Au delà de la pertinence avec laquelle est abordé le thème de la Biennale et de la qualité des réalisations présentées, l’intérêt du pavillon réside aussi dans la conception austère, simple et effective du montage de l’exposition, qui met en valeur les projets et dialogue avec eux en s’astreignant à la même économie de moyens. Dans le même sens, chaque projet est présenté selon un mode descriptif sobre : une axonométrie et une seule photo. Ce dispositif illustre et met en avant le caractère inachevé, renforçant ainsi la cohérence du propos.

Stratégies post «crash»

Après les périodes d’excès et d’exploitation de ressources (apparemment) illimitées, les temps de crise induisent nécessairement des transformations, sinon des changements de paradigme.
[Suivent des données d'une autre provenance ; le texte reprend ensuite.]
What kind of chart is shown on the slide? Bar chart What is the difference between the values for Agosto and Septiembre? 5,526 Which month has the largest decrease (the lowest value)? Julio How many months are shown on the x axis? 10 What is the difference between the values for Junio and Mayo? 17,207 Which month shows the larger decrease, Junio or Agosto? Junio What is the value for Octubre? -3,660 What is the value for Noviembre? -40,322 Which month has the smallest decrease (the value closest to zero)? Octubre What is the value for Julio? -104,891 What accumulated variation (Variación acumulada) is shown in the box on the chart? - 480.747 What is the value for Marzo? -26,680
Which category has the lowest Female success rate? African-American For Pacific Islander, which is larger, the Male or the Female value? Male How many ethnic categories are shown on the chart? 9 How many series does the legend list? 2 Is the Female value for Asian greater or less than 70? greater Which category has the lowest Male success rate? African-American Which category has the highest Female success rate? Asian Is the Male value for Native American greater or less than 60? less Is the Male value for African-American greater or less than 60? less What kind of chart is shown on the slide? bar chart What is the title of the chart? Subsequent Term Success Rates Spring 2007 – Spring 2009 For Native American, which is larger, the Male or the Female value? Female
Dans le cadre d’une réflexion plus générale sur l’évolution et les changements disciplinaires, on se mets à regarder autrement ces contextes ayant connu la crise immobilière.5

Cette exposition témoigne de ces changements dans le contexte espagnol et donne de la visibilité à une réalité construite plus austère, loin des excès formels, programmatiques et financiers Elle montre la représentation collective d’un changement d’attitude et d’une réalité professionnelle qui se refondent autour d’une certaine frugalité. Ces changements sont visibles dans les réalisations montrées, mais également dans de nombreuses réalisations non exposées, qui s’orientent vers la réhabilitation, la récupération du paysage ou encore l’action participative.6 C’est ainsi que ce pavillon peut être perçu comme représentatif d’un large pan du travail des architectes espagnols.

Illustrant aussi cet état d’esprit de l’après, le dispositif d’exposition génère un instant d’une forte intensité lorsque la structure qui sert de support à la série de photos dans l’espace central s’élève, créant un espace pour la discussion, et accordant une certaine légèreté au poids dramatique de la situation pour la société espagnole. Alléger le fardeau de la crise, permettre que la légèreté des interventions montrées sédimente est sans doute l’une des contributions essentielles du pavillon espagnol.


Notes

1. Sur l’architecture espagnole durant la période des années 2000, voir catalogue de l’exposition On–Site: New Architecture in Spain, MoMA, 12 février - 1er mai, 2006, organisé par Terence Riley, The Philip Johnson Chief Curator of Architecture and Design, The Museum of Modern Art

2. Sur les conséquences physiques de la bulle immobilière des années 2000 en Espagne, voir CONCHEIRO, Isabel, «Interrupted Spain» dans After Crisis (Baden: Lars Müller Publishers, 2011). pp. 12-25

3. http://unfinished.es

4. Entretien avec Carlos Quintans, émission « Espacio de Arte », Correo tv, 23 juin 2016.

5. Le travail de Thomas Daniel, After the Crash: Architecture in Post-Bubble Japan (New York : Princeton Architectural Press, 2008) en est un précédent, présentant un panorama des changements fertiles qu’a connue l’architecture japonaise depuis le crash de 1989.

6. Voir aussi les projets présentés lors des deux dernières biennales espagnoles d’architecture et urbanisme (BEAU) intitulées Turning Point (XII BEAU) et Alternatives (XIII BEAU), www.bienalesdearquitectura.es.